Le Conseil considérera cette recommandation comme mise en œuvre lorsque Meta lui confirmera que l’utilisation de cette technologie pour lutter contre ce type d’atteintes à la vie privée figure dans sa feuille de route.
2. Pour rendre sa mise en application de la marge de tolérance liée à la pertinence plus transparente, Meta devrait la réviser afin de mieux expliquer comment les facteurs énumérés dans la politique actuelle (p. ex., circonstances propres à chaque pays, discours politiques) sont évalués pour décider si un contenu en infraction peut rester sur la plateforme en vertu de cette exception.
Le Conseil considérera cette recommandation comme mise en œuvre lorsque la page de l’Espace modération sur la marge de tolérance liée à la pertinente aura été mise à jour de façon à refléter la recommandation.
3. Pour empêcher la suppression systématique des discours politiques révélant des PII et après avoir développé les capacités techniques appropriées pour mettre en œuvre le changement de politique, Meta devrait prévoir une exception à sa politique relative aux atteintes à la vie privée, qui interdit le partage de PII dans des publications, afin d’autoriser le partage de PII lorsqu’elles sont publiées volontairement par leur propriétaire adulte dans le cadre d’un discours politique, notamment dans des contextes de protestation, de sensibilisation et de condamnation.

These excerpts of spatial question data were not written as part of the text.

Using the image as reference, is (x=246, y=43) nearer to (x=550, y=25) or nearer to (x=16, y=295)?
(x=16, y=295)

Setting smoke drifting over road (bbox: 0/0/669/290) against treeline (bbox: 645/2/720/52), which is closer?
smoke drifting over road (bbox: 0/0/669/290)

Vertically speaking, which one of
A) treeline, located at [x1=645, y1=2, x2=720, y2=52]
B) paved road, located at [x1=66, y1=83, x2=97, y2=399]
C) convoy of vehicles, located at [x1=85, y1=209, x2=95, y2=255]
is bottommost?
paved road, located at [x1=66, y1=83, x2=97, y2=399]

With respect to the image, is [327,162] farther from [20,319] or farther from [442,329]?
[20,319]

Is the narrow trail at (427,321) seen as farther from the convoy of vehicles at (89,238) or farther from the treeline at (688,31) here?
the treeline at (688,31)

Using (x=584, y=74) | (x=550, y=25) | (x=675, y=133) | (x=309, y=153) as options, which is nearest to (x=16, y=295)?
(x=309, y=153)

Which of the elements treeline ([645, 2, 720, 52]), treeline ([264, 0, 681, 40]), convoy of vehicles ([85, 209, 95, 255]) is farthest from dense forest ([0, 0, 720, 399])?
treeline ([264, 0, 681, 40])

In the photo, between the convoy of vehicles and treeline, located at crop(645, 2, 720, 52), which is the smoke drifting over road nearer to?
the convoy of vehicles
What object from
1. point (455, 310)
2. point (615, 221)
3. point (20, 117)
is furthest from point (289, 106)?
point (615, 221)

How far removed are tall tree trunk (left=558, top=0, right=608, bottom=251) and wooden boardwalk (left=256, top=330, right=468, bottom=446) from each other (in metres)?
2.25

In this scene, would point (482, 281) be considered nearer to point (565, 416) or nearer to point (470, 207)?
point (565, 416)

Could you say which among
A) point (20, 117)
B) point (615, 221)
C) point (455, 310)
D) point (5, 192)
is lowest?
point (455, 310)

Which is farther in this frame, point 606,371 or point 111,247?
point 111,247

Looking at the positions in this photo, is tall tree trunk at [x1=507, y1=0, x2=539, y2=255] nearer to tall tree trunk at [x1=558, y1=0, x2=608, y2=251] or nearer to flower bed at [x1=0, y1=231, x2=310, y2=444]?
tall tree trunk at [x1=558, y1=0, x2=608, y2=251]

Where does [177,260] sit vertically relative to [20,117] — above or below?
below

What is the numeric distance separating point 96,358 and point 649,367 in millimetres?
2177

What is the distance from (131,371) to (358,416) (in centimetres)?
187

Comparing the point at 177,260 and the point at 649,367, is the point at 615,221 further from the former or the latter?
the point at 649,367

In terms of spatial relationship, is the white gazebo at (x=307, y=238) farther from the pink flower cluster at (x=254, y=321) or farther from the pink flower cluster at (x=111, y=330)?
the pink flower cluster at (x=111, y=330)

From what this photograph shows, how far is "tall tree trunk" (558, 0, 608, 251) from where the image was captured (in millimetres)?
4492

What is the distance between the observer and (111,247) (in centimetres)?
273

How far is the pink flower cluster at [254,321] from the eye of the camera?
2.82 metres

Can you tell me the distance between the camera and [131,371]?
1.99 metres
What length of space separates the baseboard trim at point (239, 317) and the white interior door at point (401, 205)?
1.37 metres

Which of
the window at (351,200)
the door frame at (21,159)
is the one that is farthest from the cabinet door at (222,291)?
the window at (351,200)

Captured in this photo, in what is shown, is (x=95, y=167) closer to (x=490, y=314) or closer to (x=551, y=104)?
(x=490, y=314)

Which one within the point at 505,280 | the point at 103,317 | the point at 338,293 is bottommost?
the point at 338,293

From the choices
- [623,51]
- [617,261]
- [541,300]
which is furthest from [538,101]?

Le Conseil considérera cette recommandation comme mise en œuvre lorsque Meta lui confirmera qu’elle a développé les capacités techniques appropriées pour identifier les PII divulguées volontairement par leur propriétaire dans ces contextes, et lorsque le Standard de la communauté relatif aux atteintes à la vie privée aura été mis à jour de façon à refléter cette recommandation.
* Note de procédure :
- Les décisions du Conseil de surveillance sont prises par des panels de cinq membres et approuvées par une majorité du Conseil dans son ensemble. Les décisions du Conseil ne représentent pas nécessairement les opinions de tous les membres.
- En vertu de sa Charte, le Conseil de surveillance est habilité à examiner les appels déposés par les utilisateurs dont le contenu a été supprimé par Meta, les appels déposés par les utilisateurs ayant signalé un contenu que Meta n’a finalement pas supprimé, et les décisions que Meta lui transmet (article 2, section 1 de la Charte). Le Conseil dispose d’une autorité contraignante pour confirmer ou annuler les décisions de Meta relatives au contenu (article 3, section 5 de la Charte ; article 4 de la Charte). Le Conseil est habilité à émettre des recommandations non contraignantes auxquelles Meta doit répondre (article 3, section 4 de la Charte ; article 4). Lorsque Meta s’engage à donner suite aux recommandations, le Conseil surveille leur mise en œuvre.